# What to do:
1. In the drugs conference report below, who called for extra state resources to take on the crisis?
2. Say whether each statement agrees with the drugs conference report below. Answer yes or no, and quote the deciding words of the report.
(a) The conference was hosted by Dublin Corporation.
(b) Tony Kelly was arrested after the conference.
(c) The heroin dealer returned to Ballybough under police protection.
3. Turn the paragraph of the drugs conference report that begins "Assistant Commissioner Tom King" into a short bulleted list that keeps its main facts.

# Page extract:
*** Block opens ***
Dublin Drugs Conference reports by Rita O'Reilly

Dublin drug campaigners remain unconvinced about the Garda approach to drug dealing after sharp exchanges at a drugs conference last weekend. The two-day gathering hosted by Dublin Corporation ended with unanimous backing for a call from City Manager John Fitzgerald for extra state resources to take on the crisis. However, views on how and where Garda resources are being directed were far from unanimous.

Assistant Commissioner Tom King, the man who gave Operation Dóchas its name, was present to give a commitment that on its 75th anniversary, the Garda Síochána wished to renew its vows of service to the community. But the arrest of three more anti-drug activists in Ballybough in the days prior to the Conference gave the Commissioner's words a hollow sound. One of the three, Tony Kelly, has led Ballybough residents' peaceful marches and vigils against a heroin dealer who returned to the area recently under police protection. Last October, the dealer left his partner's flat following sustained community pressure.

TD Tony Gregory said the Assistant Commissioner had ``all the terms'' and ``trendy expressions''. ``You're picking them up from the community and you're integrating them into your speech. It sounds great, but it doesn't filter down''.
*** Block closes ***
# Extracted entries:
*** Block opens ***
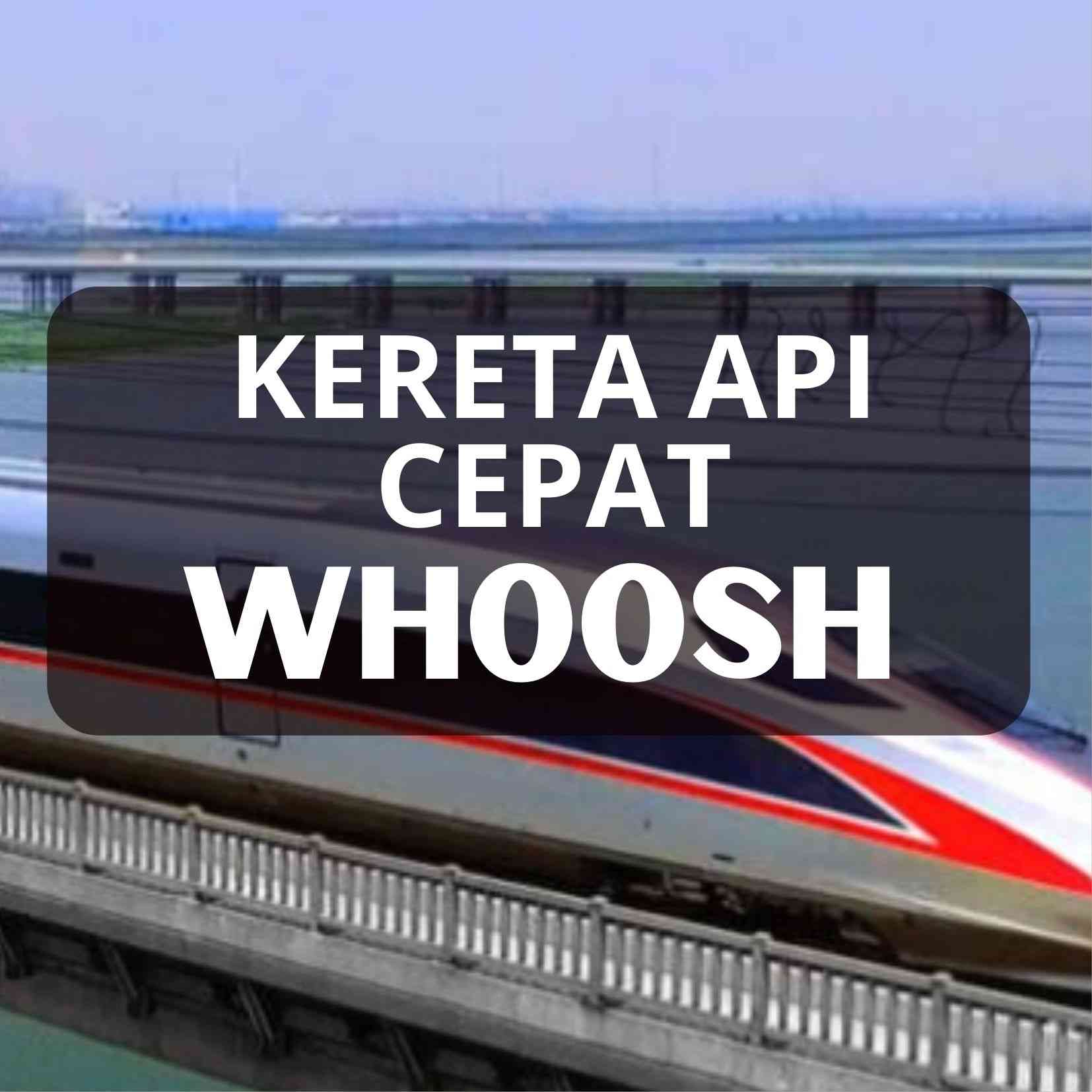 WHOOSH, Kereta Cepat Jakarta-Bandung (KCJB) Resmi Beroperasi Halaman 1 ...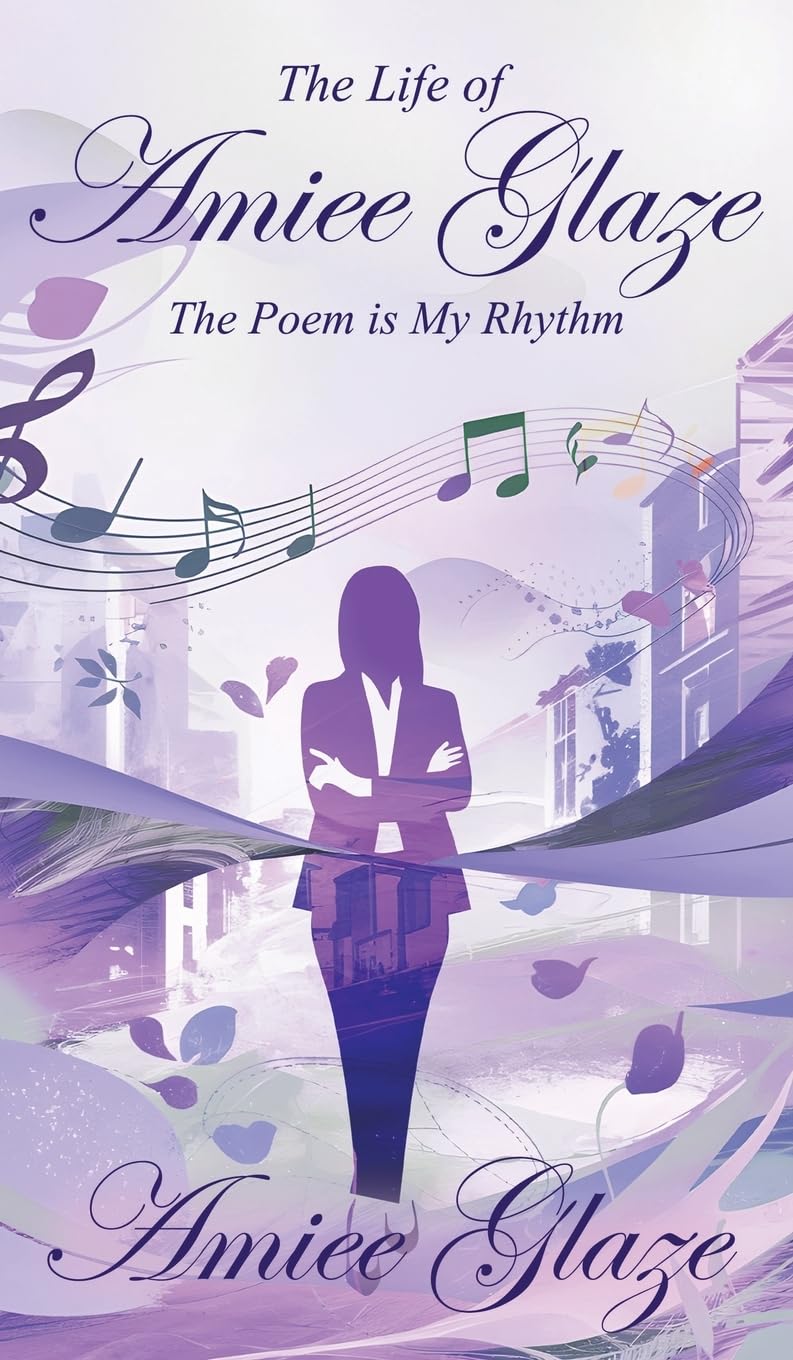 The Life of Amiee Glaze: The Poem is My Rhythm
*** Block closes ***
*** Block opens ***
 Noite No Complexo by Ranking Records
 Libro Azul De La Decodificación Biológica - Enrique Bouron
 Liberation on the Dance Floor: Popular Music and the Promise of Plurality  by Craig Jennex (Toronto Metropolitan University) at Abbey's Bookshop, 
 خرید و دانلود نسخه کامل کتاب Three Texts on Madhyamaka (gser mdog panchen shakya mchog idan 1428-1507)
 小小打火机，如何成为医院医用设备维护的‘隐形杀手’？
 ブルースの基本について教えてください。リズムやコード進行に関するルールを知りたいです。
*** Block closes ***
# Responses for each task:
1. City Manager John Fitzgerald called for extra state resources.

2.
(a) Yes: "The two-day gathering hosted by Dublin Corporation"
(b) No: "the arrest of three more anti-drug activists in Ballybough in the days prior to the Conference"
(c) Yes: "a heroin dealer who returned to the area recently under police protection"

3.
- Assistant Commissioner Tom King, who named Operation Dóchas, gave a commitment that on its 75th anniversary the Garda Síochána wished to renew its vows of service to the community.
- In the days before the Conference, three more anti-drug activists were arrested in Ballybough, which made his words sound hollow.
- One of them, Tony Kelly, has led Ballybough residents' peaceful marches and vigils against a heroin dealer who recently returned to the area under police protection.
- Last October, the dealer left his partner's flat after sustained community pressure.